Winners on all sides
Emerson talked about the idea of “mutual impact” – the idea that through impact investing one has the potential to become personally transformed while seeking to advance social and environmental transformation in the world – and that part of what has gone “wrong” with impact investing as it has gone mainstream is that impact investing is something one does to others (how many jobs has a person created, etc) as opposed to something that can deepen relationships with others and the world.
“A great value is understanding that by pushing transformation in the world we have the capacity to become transformed ourselves,” he said.
In fact, Emerson warms to the idea that properly considered, ESG and related ideas are a “win-win” way of looking at the world.
Impact investing etc can be a part of the conversation between generations “about what matters,” he said. “This is about how you show up as a wealth holder in the world – and whether your capital is showing up in the world the way you would like to be present in the world.”
Emerson discussed the way that impact investing sits alongside philanthropy. “There is a continuum of capital from philanthropy to near-market and market rate investment. It is a mistake to believe you must sacrifice financial returns to make an impact. All capital, all companies have impact – the challenge is managing all one’s assets to optimize the risk return and impact one seeks to generate through deploying capital in the world,” he said.
“In public markets, where ESG comes from, ESG is a form of risk mitigation – you are really thinking about how to manage off-balance sheet risk factors represented by environmental, social and governance issues that influence your ability to make a return?” he said.
“What is interesting to observe is the evolution of an integrated approach to and understanding of investment practice. ESG speaks to how those factors affect the financial performance of companies, while impact speaks to the companies’ generation of environmental, social and governance performance in the world,” he said.
“Clients seeking impact investment advice and practice is a significant growth area for our firm.

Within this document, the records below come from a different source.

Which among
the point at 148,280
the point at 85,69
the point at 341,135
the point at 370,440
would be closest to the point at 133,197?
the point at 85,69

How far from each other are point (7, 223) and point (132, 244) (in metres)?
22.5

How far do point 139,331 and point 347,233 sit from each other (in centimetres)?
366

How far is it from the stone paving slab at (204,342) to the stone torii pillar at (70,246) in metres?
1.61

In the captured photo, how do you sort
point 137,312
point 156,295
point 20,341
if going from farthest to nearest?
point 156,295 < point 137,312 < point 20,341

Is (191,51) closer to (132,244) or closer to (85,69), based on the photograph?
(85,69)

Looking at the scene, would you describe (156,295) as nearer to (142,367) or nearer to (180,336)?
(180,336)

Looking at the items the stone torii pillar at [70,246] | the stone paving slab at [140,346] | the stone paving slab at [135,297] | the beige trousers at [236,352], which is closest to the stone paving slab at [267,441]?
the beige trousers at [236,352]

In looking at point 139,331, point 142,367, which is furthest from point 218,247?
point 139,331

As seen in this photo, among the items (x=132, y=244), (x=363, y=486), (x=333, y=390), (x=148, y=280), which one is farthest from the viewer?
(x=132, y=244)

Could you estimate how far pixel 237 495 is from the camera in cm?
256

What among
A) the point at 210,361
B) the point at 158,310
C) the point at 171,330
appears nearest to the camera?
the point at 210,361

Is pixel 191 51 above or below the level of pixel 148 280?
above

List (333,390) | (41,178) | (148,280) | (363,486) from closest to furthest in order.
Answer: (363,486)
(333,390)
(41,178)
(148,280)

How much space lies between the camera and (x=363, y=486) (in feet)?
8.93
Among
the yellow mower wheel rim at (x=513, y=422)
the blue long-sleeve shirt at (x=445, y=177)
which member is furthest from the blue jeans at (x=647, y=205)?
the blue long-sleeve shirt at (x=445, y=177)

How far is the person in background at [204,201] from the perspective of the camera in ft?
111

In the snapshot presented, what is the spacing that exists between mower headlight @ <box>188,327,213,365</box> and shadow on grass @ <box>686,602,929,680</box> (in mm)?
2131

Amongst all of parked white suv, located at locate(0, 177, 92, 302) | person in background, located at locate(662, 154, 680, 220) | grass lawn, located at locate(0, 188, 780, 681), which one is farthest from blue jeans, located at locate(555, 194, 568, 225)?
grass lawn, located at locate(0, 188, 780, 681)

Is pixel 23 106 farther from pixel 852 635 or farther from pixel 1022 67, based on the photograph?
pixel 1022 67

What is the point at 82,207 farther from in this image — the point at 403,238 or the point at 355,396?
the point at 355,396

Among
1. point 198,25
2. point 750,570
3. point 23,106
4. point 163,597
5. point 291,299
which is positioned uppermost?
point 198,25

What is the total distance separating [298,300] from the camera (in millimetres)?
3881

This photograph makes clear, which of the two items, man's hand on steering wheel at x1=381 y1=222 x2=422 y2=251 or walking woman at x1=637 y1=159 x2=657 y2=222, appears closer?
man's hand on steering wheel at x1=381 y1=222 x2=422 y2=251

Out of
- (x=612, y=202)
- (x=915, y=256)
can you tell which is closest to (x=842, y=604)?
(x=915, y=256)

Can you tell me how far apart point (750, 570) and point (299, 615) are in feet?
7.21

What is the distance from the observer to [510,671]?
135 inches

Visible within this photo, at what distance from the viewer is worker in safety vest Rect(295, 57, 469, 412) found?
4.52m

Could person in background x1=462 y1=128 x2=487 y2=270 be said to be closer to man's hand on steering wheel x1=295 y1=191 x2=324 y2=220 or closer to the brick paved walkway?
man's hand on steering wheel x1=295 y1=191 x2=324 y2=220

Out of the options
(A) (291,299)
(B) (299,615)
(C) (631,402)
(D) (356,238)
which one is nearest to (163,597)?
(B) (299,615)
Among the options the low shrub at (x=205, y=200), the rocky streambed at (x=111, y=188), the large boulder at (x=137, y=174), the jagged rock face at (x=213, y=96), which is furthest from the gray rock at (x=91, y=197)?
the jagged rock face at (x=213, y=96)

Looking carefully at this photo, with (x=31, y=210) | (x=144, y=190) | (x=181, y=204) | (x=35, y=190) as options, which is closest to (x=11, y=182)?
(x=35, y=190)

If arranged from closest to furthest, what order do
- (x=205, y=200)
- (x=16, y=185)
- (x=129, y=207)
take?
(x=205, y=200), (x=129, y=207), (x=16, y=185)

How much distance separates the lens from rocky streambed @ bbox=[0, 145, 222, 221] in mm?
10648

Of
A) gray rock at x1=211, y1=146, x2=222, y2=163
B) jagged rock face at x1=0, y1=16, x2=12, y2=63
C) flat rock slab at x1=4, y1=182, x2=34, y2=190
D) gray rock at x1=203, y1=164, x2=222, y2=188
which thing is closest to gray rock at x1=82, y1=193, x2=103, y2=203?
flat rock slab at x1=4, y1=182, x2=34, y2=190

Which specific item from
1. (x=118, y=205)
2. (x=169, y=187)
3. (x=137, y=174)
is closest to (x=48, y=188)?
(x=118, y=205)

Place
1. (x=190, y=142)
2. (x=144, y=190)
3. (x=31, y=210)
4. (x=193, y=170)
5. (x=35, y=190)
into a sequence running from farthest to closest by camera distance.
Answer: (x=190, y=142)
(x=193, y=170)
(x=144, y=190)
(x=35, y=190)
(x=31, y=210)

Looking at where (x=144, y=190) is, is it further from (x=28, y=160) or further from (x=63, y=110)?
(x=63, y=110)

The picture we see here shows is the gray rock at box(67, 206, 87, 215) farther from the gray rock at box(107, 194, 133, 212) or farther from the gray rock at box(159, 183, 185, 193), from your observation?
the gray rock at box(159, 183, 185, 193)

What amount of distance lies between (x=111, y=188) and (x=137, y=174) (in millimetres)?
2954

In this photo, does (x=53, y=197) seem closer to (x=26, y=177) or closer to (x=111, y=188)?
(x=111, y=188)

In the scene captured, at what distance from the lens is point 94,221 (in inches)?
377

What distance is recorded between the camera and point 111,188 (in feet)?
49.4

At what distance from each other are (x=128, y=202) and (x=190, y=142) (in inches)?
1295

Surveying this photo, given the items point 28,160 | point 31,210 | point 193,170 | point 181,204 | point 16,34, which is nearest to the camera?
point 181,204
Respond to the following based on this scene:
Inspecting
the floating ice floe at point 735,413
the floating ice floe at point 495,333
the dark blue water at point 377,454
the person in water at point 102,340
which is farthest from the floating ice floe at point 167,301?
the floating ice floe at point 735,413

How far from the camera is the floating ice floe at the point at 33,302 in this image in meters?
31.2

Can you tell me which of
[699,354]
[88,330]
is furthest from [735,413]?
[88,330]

And engaging families in discussions regarding the impact of their investments upon the world the `rising generation’ will inherit is a way for families to engage in deeper discussions regarding the purpose of their capital – moving beyond simple discussions of financial return to more critical conversations regarding value creation and its impacts upon the world,” Emerson continued. “These reflections enable advisors to be with clients as they pursue not simply financial returns but rather multiple returns of financial, social and environmental value creation.”